Stratèges atterrés

Alain Joxe - Epitaphe pour Oussama Bin Laden

daliBin Laden fait saisir deux avions de ligne par quelques kamikazes civils qui transforment les avions en missiles. On ne peut pas nier qu’il ait eu dans cette action criminelle une intuition stratégique originale. Mais l’attentat du 11/9 lui-même participe de la culture militariste du Ziel objectif militaire, non politique. Il aurait pu se contenter de frapper le Pentagone même si les dégats furent minimes. Justement, on ne parle presque jamais de cet acte de guerre. Par le génocide des balayeurs matinaux du World Trade Center, le ‘prophète’ saoudien ne peut pas se rallier les peuples du monde ni libérer les peuples arabes : il se hisse au rang des promoteurs de l’hypertrophie du troisième effet réciproque de Clausewitz, et pense pouvoir traiter ‘les Américains’, un peuple, comme troupeau d’animaux terrifiés. C’est un hyperfasciste. Il fait partie du Hitler invisible dénoncé d’avance par Canetti et son crime reste finalement sans lendemain, car sans fin.
Pour éviter de tomber dans le crime qui consiste à traiter les hommes comme des êtres vivants non politiques, ce qui est la négation de l’Islam dont il se réclame, il fut obligé de se replier sur une guerre AFPAK avec complicité fluctuante des services secrets pakistanais et des Taliban Pachtounes et d’accorder, à la fin, son label ’Al-Qaida’ à de petits bandits du désert .

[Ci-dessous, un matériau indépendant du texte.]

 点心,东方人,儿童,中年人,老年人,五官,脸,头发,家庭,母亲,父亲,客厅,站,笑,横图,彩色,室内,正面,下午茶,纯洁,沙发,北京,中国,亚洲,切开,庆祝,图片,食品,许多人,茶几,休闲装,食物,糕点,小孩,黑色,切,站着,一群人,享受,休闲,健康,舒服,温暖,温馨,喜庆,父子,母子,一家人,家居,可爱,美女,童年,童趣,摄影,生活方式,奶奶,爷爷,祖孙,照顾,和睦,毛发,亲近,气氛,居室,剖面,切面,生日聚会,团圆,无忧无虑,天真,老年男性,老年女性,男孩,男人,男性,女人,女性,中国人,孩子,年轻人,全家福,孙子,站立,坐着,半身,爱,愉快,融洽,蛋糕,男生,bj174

Les Elites politiques, aux Etats Unis, à la veille de l’attentat des deux tours, étaient encore dotées du leadership techno-stratégique et économique global, mais déjà privées d’un but politique pour le monde entier, autre que la dominance de l’Empire par l’ordre financier global. La démocratie n’était pas le discours préféré du président GW Bush jr. Ces Elites semblaient contradictoirement avoir sans cesse besoin de quelque épreuve de force avec quelque ennemi caricatural, pour se rassurer sur leur imperium et pour restaurer un petit peu de clausewitzianisme par une définition virtuelle de l’ennemi politique dans le combat, par le combat ; mais la victoire politique leur échappait ; elles auraient eu besoin pourtant de victoire, en tant qu’Etat pionnier conquérant, mais elles méprisaient la victoire en tant qu’Empire de la dominance informationnelle, ce monstre abstrait. Bin Laden, par son crime contre l’humanité qui n’est même pas un crime de guerre, procura à l’oligarchie américaine en quelque sorte l’objet complexe nécessaire à l’énoncé de leur discours politique de la dominance globale apolitique ‘contre le terrorisme’. Le services spéciaux ont ainsi râté l’opération de ‘communication’ qui aurait dû le transformer en monstre sans gloire. Le commando ne pouvait faire autre chose qu’un acte de guerre hypermoderne, un assassinat apolitique techniquement irréprochable et néanmoins qui n’est rien d’autre qu’une bavure policière, car ils n’aurait pas dû le tuer d’une balle en plein visage ; mais l’arrêter pour le faire juger par un tribunal pénal international non américain.
Aujourd’hui, son assassinat par les commandos américains, au milieu de sa famille, et son cadavre balancé dans la mer comme une charogne, à l’imitation des fascistes militaires argentins, contrairement au but recherché, en refont un prisonnier de guerre surpris sans armes, mais assassiné, comme dans une corvée de bois, donc ‘mort au combat’. Mais vaincu pour erreurs stratégiques et crimes de guerres : comme les troupes américaines elles mêmes, au 'Grand Moyen-Orient'.
Une autre génération d’indignés pas seulement religieux mais surtout plus démocratiques devra reprendre le combat politique pour repousser l’oligarchie financière des spéculateurs électroniques et restaurer une économie au service des peuples.